インドネシアの指導者は趣意書を通じて、数百万人の生活を支える同国の広大な熱帯雨林が、持続性を無視した経済政策によって破壊されていると警告。政府が許可しているものの、社会の持続可能性の観点からは疑問が残る「広範囲の熱帯雨林を切り開いての栽培事業、採鉱事業、インフラ建設、さらに不法な伐採が環境を汚染し、生物多様性を喪失させている」と訴えた。

さらに、熱帯雨林の破壊は人々の生活環境を悪化させるだけでなく、格差を広げ、紛争を生じさせ、深刻な人権侵害を起こしていると指摘。
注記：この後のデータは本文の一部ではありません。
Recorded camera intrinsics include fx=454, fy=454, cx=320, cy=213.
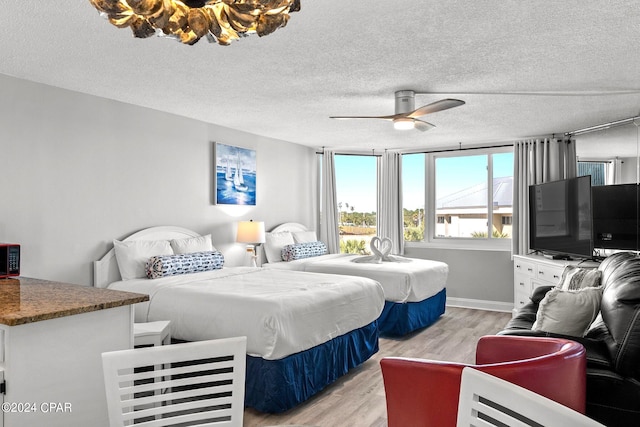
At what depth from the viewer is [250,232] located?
5.21 metres

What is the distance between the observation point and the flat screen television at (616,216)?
4.87m

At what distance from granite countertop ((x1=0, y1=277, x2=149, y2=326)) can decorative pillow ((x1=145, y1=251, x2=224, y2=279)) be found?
135 centimetres

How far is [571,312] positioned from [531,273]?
9.89ft

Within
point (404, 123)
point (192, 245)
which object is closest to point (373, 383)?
point (404, 123)

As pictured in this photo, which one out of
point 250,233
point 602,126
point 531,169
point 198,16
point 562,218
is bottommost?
point 250,233

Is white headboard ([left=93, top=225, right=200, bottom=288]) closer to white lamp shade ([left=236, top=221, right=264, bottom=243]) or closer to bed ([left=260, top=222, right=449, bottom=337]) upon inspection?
white lamp shade ([left=236, top=221, right=264, bottom=243])

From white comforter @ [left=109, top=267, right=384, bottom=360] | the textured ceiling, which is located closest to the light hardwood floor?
white comforter @ [left=109, top=267, right=384, bottom=360]

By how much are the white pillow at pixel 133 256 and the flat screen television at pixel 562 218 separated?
4271 mm

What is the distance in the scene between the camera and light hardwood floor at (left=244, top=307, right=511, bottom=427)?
290cm

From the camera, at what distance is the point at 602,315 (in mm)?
2424

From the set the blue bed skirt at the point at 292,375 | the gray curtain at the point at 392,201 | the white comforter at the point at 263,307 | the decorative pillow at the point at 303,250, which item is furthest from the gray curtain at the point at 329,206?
the blue bed skirt at the point at 292,375

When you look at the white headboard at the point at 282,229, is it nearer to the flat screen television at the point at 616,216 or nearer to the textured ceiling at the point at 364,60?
the textured ceiling at the point at 364,60

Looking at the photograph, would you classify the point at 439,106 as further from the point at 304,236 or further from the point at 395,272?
the point at 304,236

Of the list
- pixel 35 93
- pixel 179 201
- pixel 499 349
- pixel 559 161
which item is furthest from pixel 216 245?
pixel 559 161
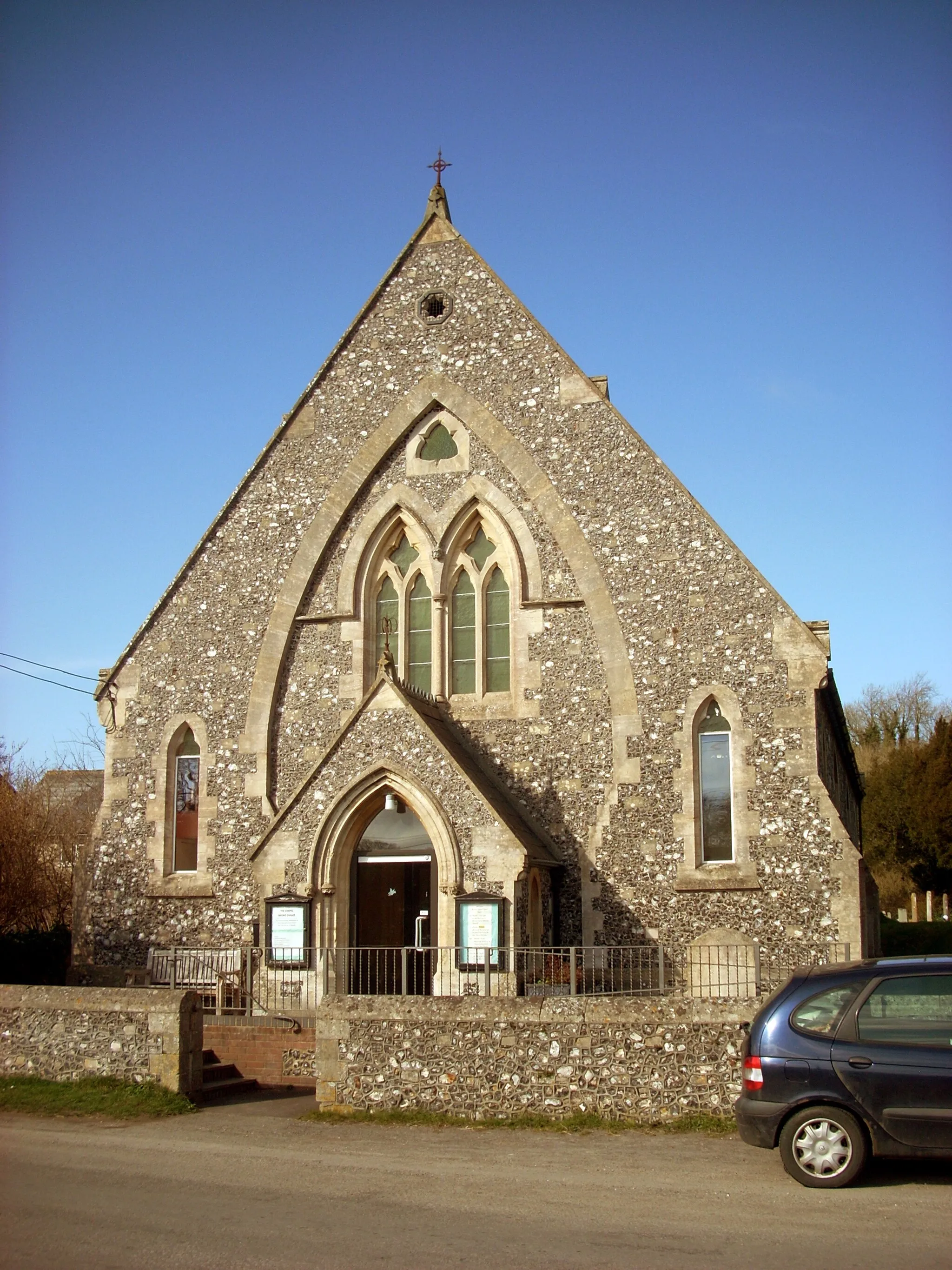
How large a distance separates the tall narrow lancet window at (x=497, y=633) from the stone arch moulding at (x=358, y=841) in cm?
290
熱帯雨林の保全のため、それぞれの宗教コミュニティーのメンバーを総動員して、政府をはじめ経済界、社会活動家、国連関係者に働き掛け、協力関係を築く」との方針を示し、「熱帯雨林の保全と、その必要性に関する人々の意識を高めるため、定期的なプログラムを展開していく」意向を表明している。